Begin with the line containing "genus: Anthornis" and copy each line exactly through the last line of the entries, inclusive.

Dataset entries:
•••

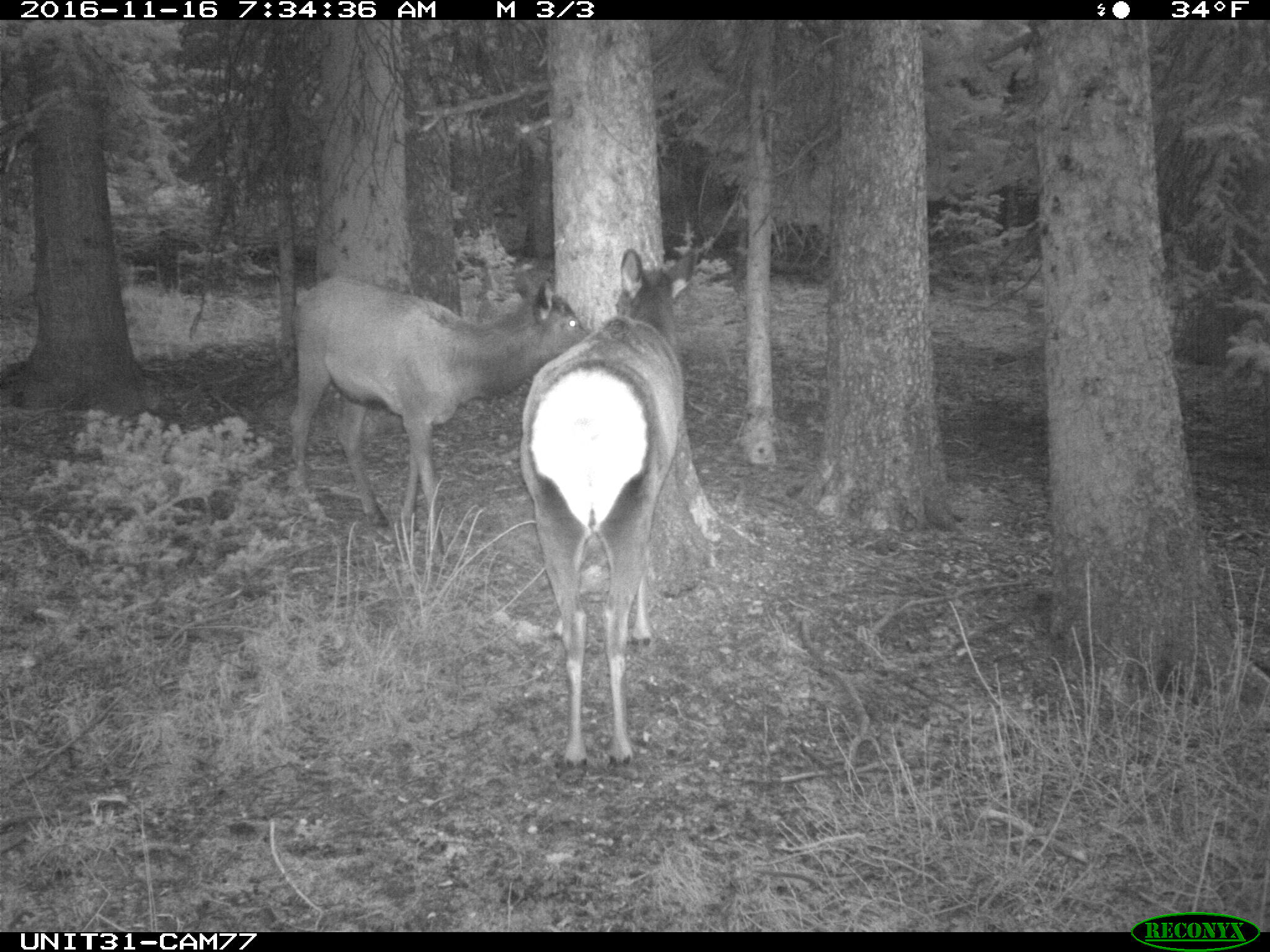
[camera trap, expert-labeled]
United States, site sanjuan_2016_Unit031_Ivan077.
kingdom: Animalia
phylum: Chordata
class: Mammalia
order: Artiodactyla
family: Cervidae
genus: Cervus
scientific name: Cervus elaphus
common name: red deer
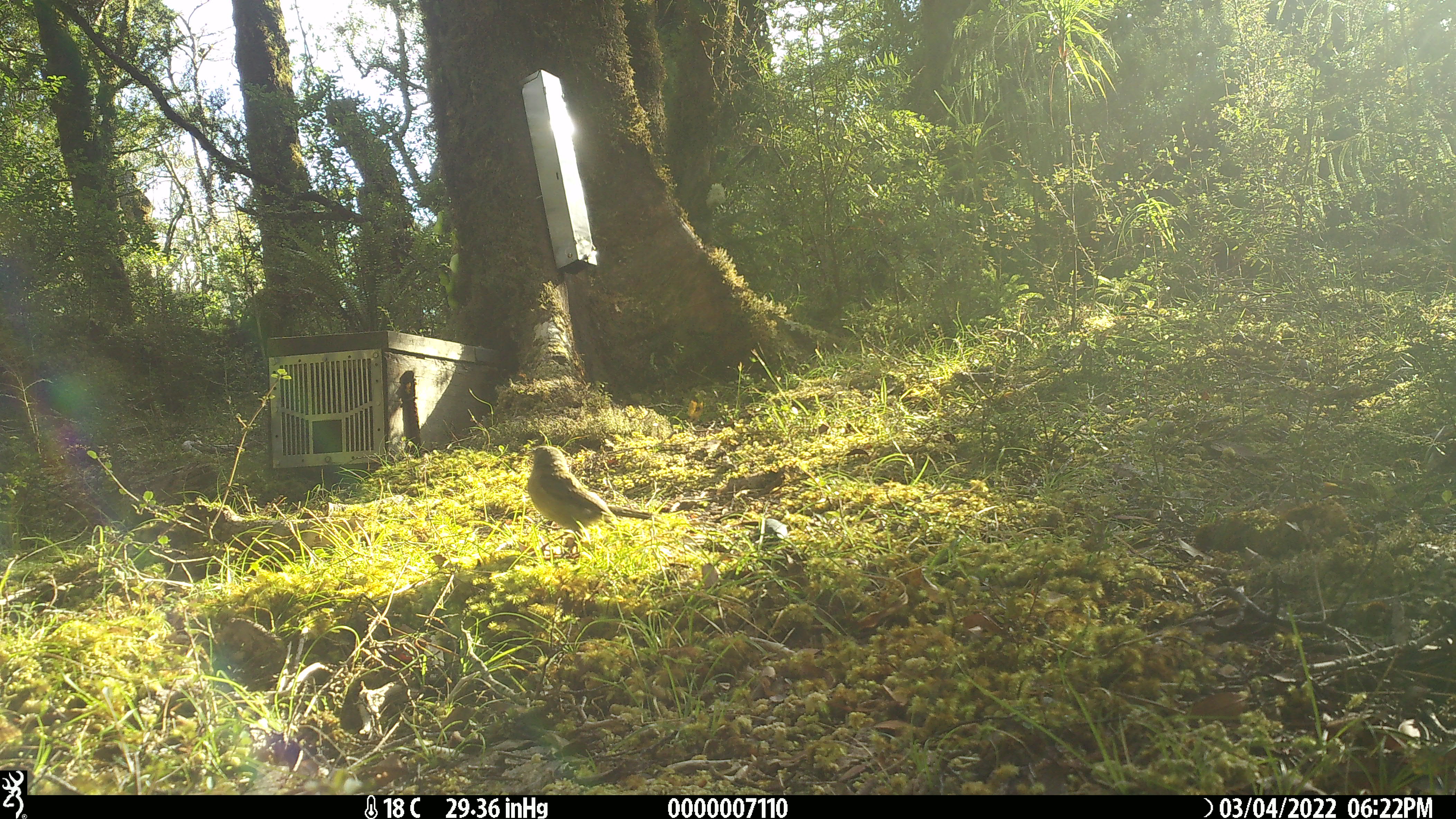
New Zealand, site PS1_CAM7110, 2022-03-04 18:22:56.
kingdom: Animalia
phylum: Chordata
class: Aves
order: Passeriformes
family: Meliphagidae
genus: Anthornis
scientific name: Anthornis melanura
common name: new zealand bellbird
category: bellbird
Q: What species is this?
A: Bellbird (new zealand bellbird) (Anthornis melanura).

•••

RESULT OF THIS EXERCISE:
genus: Anthornis
scientific name: Anthornis melanura
common name: new zealand bellbird
category: bellbird
Q: What species is this?
A: Bellbird (new zealand bellbird) (Anthornis melanura).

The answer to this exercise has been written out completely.